■ SHORT TASK:
Reproduce the Fingerville Mill text word for word, starting with "It soon occurred" and going on through "a cotton mill.".

Slobot awoke to discover that he had spent the night in some forsaken factory.

Slobot didn't recognize the building so he decided to take a look around.

It soon occurred to Slobot that he must have spent the night at the Fingerville Mill!

Joseph Finger (1802 - 1873) came to Spartanburg from Lincolnton, North Carolina, eventually settling along the North Pacolet River in 1839.

In 1849 Finger purchased a tract of land and built upon it a sawmill, grist mill, blacksmith shop and more.

Joseph Finger was so successful in this venture that, in 1848, he partnered with Gabriel Cannon and Henry Kestler to build a cotton mill.

The mill originally opened as the Pacolet Manufacturing Company.

A great conflagration would devour the mill in 1885.

By 1888 a new mill, now known as the Fingerville Manufacturing Company, would be built.

Leading the new mill were a variety of Spartanburg notables that included J. A. Henneman and T. J. Trimmier.

The mill would chug along comfortably until the flood of 1903, in which the mill would take on significant damage.

Ownership of the mill would pass to Franklin Process Spinning Mills in the 1920s...

and to Indian Head Mills in 1957.

When the mill closed in 1995 it was owned by Oneita Knitting Mills.

■ SUPPLIED RECORDS:
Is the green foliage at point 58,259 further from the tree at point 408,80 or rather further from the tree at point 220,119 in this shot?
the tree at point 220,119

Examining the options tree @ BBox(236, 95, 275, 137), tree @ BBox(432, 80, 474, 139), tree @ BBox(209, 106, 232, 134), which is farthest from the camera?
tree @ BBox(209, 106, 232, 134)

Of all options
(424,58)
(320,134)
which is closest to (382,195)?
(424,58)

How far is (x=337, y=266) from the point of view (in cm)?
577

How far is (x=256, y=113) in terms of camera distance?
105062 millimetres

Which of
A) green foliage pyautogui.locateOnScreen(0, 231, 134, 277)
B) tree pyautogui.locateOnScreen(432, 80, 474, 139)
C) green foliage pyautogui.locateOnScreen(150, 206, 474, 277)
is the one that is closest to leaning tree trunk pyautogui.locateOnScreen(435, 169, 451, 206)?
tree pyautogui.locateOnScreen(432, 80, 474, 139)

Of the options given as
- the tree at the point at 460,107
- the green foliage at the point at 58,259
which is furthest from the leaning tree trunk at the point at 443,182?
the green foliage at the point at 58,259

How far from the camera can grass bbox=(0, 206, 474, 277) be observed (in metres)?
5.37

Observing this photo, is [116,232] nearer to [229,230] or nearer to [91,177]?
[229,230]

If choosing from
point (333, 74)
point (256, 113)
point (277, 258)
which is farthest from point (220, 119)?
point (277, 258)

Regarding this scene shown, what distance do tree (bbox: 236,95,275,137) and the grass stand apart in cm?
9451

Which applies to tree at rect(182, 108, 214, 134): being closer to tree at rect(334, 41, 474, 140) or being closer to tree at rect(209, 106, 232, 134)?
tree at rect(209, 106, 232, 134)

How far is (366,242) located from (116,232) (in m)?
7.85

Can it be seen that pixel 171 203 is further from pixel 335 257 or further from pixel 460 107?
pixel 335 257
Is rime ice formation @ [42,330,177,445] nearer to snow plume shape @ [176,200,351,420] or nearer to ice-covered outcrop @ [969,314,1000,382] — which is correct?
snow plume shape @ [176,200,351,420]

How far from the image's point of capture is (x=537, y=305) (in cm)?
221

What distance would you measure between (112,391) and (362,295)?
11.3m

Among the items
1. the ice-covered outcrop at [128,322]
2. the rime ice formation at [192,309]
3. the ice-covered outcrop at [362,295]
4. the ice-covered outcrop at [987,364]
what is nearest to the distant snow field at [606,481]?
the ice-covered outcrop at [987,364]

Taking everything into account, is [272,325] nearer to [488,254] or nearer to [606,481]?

■ TASK RESPONSE:
It soon occurred to Slobot that he must have spent the night at the Fingerville Mill!

Joseph Finger (1802 - 1873) came to Spartanburg from Lincolnton, North Carolina, eventually settling along the North Pacolet River in 1839.

In 1849 Finger purchased a tract of land and built upon it a sawmill, grist mill, blacksmith shop and more.

Joseph Finger was so successful in this venture that, in 1848, he partnered with Gabriel Cannon and Henry Kestler to build a cotton mill.